■ WHAT YOU SHOULD DO
Reproduce verbatim the lines starting at the one containing "What measure of" and ending with the final line of the items.

■ INPUT MATERIAL
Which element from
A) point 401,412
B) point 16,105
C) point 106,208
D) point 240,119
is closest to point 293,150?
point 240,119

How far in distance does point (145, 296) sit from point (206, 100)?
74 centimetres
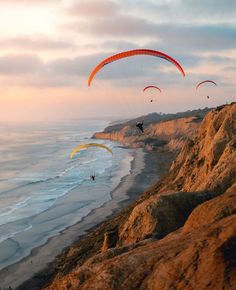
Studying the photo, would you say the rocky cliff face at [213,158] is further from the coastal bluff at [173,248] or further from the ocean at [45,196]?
the ocean at [45,196]

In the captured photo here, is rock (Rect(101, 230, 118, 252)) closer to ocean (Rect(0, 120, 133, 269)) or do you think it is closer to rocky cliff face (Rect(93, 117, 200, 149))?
ocean (Rect(0, 120, 133, 269))

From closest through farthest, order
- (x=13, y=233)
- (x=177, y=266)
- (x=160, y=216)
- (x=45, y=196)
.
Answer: (x=177, y=266), (x=160, y=216), (x=13, y=233), (x=45, y=196)

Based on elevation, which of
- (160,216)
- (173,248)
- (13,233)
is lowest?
(13,233)

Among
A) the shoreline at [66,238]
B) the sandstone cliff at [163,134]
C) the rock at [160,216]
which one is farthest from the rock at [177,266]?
the sandstone cliff at [163,134]

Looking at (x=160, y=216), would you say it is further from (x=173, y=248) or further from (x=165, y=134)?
(x=165, y=134)

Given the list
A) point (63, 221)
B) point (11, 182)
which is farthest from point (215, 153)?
point (11, 182)

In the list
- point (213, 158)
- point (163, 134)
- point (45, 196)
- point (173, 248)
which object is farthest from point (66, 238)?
point (163, 134)

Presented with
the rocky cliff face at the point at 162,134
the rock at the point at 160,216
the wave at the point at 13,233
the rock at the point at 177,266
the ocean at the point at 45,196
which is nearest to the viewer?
the rock at the point at 177,266

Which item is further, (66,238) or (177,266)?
(66,238)

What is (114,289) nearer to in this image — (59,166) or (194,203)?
(194,203)
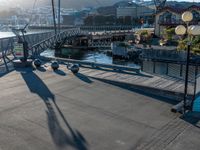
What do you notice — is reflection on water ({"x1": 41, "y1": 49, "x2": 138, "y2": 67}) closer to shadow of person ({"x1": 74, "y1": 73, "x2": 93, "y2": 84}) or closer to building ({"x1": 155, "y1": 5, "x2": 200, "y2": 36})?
building ({"x1": 155, "y1": 5, "x2": 200, "y2": 36})

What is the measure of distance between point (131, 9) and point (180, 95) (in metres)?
120

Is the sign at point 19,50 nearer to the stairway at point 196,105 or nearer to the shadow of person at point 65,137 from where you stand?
the shadow of person at point 65,137

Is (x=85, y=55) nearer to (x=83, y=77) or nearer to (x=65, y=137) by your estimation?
(x=83, y=77)

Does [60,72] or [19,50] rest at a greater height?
[19,50]

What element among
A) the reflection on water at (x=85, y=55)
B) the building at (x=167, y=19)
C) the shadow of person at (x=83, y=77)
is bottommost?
the reflection on water at (x=85, y=55)

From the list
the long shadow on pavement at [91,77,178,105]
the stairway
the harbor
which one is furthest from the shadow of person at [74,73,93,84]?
the stairway

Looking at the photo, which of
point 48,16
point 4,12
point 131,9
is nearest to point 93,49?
point 131,9

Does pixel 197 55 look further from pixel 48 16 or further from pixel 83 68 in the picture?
pixel 48 16

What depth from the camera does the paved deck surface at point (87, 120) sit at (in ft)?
27.5

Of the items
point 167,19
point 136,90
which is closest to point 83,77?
point 136,90

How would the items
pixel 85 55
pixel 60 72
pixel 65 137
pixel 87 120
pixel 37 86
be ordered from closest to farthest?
pixel 65 137 < pixel 87 120 < pixel 37 86 < pixel 60 72 < pixel 85 55

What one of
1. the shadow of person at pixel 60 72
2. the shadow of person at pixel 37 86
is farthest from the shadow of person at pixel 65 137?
the shadow of person at pixel 60 72

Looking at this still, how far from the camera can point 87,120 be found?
33.7 ft

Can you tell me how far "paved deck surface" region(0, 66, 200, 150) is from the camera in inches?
330
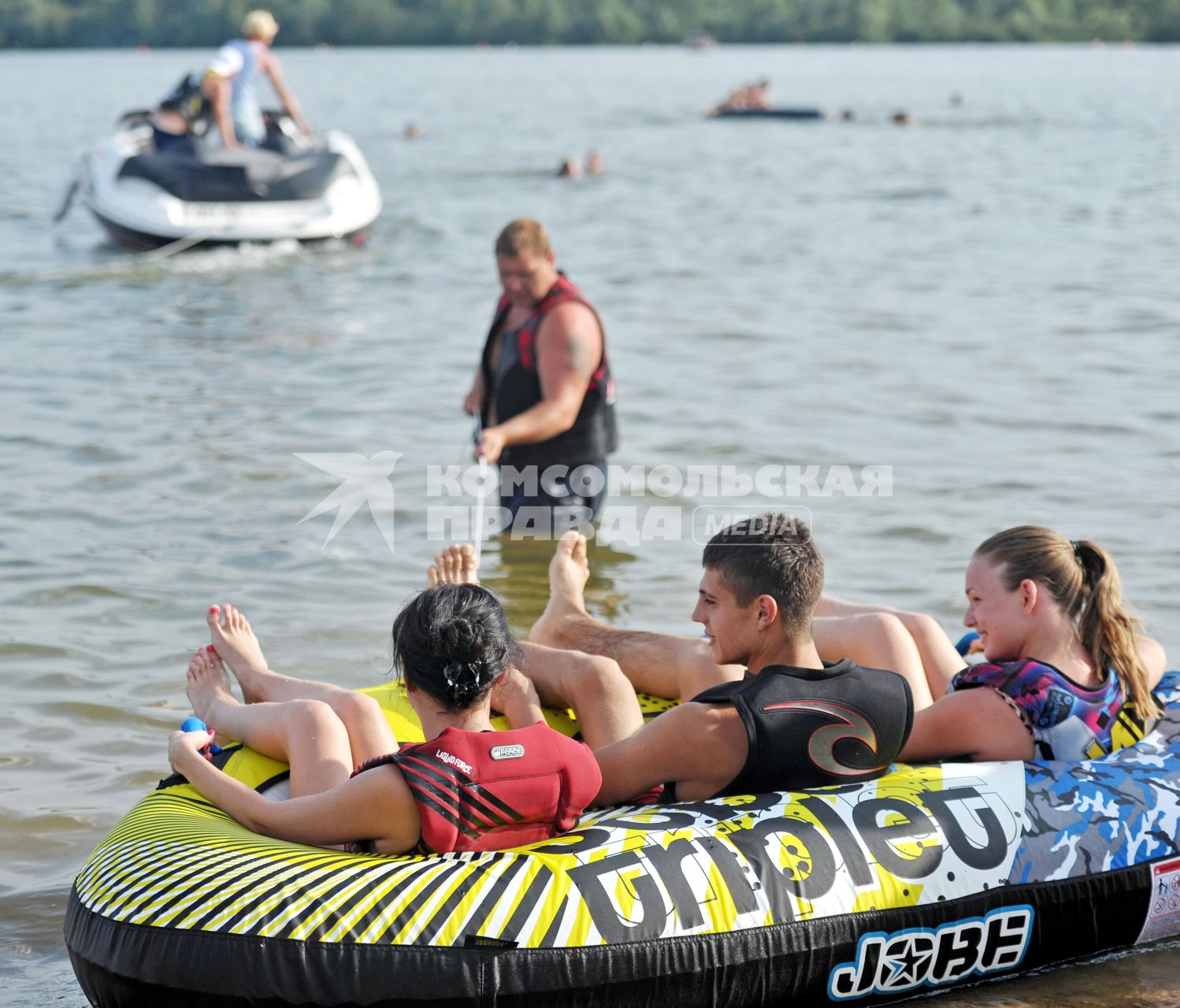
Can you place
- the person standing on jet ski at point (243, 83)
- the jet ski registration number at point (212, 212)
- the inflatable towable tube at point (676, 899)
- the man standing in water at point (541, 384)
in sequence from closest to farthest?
the inflatable towable tube at point (676, 899), the man standing in water at point (541, 384), the person standing on jet ski at point (243, 83), the jet ski registration number at point (212, 212)

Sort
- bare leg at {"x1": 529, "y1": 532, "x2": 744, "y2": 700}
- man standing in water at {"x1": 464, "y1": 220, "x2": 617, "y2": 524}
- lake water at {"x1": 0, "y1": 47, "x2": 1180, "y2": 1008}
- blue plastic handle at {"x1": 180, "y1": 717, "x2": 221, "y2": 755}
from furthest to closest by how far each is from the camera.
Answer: man standing in water at {"x1": 464, "y1": 220, "x2": 617, "y2": 524}, lake water at {"x1": 0, "y1": 47, "x2": 1180, "y2": 1008}, bare leg at {"x1": 529, "y1": 532, "x2": 744, "y2": 700}, blue plastic handle at {"x1": 180, "y1": 717, "x2": 221, "y2": 755}

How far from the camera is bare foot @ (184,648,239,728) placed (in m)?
3.99

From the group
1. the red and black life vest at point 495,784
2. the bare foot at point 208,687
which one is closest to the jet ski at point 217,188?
the bare foot at point 208,687

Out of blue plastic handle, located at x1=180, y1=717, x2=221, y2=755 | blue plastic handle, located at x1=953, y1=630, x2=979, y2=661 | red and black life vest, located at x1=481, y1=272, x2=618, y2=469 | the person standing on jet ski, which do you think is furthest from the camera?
the person standing on jet ski

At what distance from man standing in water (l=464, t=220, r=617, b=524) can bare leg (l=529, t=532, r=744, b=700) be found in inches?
44.0

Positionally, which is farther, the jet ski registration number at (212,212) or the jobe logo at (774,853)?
the jet ski registration number at (212,212)

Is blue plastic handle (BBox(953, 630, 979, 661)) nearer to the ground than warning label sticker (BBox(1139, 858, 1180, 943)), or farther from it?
farther from it

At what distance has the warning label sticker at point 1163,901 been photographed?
141 inches

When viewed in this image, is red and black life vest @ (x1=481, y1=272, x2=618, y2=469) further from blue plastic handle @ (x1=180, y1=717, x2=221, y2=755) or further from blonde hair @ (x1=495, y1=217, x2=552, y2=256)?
blue plastic handle @ (x1=180, y1=717, x2=221, y2=755)

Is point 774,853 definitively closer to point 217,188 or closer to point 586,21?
point 217,188

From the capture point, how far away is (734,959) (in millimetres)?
3162

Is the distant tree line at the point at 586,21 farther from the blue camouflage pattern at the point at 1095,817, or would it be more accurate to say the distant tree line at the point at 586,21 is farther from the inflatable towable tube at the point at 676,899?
the inflatable towable tube at the point at 676,899

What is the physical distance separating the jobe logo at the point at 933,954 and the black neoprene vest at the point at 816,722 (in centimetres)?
38

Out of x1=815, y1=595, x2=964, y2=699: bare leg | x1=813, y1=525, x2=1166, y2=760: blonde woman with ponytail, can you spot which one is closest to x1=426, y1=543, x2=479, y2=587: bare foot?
x1=815, y1=595, x2=964, y2=699: bare leg
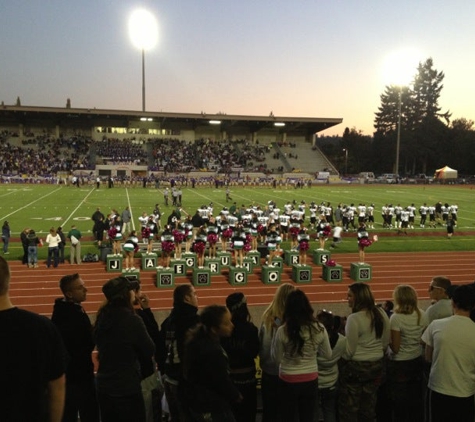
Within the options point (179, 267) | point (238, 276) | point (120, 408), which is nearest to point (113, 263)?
point (179, 267)

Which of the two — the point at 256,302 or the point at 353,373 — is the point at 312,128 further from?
the point at 353,373

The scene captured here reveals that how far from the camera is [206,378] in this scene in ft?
9.39

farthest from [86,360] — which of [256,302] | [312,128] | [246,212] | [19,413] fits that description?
[312,128]

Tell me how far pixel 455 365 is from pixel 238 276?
9.19 meters

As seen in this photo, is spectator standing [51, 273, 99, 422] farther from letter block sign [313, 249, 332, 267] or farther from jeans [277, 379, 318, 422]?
letter block sign [313, 249, 332, 267]

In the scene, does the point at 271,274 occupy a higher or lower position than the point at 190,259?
lower

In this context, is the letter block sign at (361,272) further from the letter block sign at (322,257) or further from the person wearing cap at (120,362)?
the person wearing cap at (120,362)

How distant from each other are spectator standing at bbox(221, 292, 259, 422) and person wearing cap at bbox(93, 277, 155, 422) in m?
0.71

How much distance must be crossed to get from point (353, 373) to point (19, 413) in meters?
2.64

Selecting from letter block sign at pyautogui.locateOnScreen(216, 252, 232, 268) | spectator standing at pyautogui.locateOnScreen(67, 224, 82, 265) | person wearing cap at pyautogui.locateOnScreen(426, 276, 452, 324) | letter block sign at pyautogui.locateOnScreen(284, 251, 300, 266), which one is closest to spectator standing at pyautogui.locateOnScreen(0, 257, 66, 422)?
person wearing cap at pyautogui.locateOnScreen(426, 276, 452, 324)

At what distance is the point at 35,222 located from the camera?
74.9 ft

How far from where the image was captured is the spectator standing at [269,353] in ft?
12.5

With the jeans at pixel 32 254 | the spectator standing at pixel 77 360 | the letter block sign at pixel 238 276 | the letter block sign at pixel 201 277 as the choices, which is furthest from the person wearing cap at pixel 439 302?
the jeans at pixel 32 254

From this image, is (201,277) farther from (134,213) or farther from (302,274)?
(134,213)
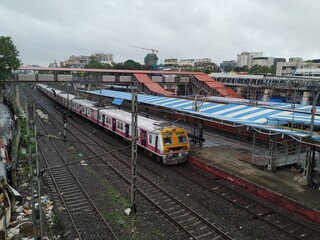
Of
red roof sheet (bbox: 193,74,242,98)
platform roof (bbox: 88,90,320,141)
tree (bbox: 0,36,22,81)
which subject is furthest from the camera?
red roof sheet (bbox: 193,74,242,98)

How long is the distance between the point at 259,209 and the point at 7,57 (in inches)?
1324

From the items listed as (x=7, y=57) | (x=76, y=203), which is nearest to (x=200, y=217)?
(x=76, y=203)

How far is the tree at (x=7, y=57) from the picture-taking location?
34125 mm

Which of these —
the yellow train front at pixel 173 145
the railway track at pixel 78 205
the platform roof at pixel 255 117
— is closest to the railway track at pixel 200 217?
the yellow train front at pixel 173 145

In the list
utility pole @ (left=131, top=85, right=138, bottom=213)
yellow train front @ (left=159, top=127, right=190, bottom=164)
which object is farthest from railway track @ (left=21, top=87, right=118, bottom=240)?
yellow train front @ (left=159, top=127, right=190, bottom=164)

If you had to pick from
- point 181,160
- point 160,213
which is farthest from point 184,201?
point 181,160

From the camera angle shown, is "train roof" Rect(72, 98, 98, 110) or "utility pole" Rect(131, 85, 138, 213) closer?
"utility pole" Rect(131, 85, 138, 213)

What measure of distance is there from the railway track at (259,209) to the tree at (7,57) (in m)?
28.0

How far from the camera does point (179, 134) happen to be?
60.0 feet

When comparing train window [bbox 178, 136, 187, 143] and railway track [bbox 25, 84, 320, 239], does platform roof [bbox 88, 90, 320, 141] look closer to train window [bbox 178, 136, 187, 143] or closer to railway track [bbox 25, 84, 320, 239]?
train window [bbox 178, 136, 187, 143]

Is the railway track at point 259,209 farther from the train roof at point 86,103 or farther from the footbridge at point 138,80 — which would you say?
the footbridge at point 138,80

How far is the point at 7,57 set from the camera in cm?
3462

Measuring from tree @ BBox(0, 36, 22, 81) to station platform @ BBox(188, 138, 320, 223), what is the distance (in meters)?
26.0

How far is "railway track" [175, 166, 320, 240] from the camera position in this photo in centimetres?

■ TASK RESPONSE
What measure of distance is there from the railway track at (259,209) to the tree at (7,57) (in m)?
28.0

How far from the camera does point (179, 134) happen to be?
60.0 feet

When comparing train window [bbox 178, 136, 187, 143] and railway track [bbox 25, 84, 320, 239], does platform roof [bbox 88, 90, 320, 141] look closer to train window [bbox 178, 136, 187, 143] or closer to railway track [bbox 25, 84, 320, 239]?
train window [bbox 178, 136, 187, 143]

Is the railway track at point 259,209 farther from the train roof at point 86,103 or farther from the footbridge at point 138,80 — which would you say?
the footbridge at point 138,80

How far is the point at 7,57 set from the camera in cm?
3462

Measuring from tree @ BBox(0, 36, 22, 81) to station platform @ BBox(188, 138, 320, 223), what is the distance (in meters)?
26.0

How far is "railway track" [175, 166, 320, 240] from the camera position in this photo in centimetres?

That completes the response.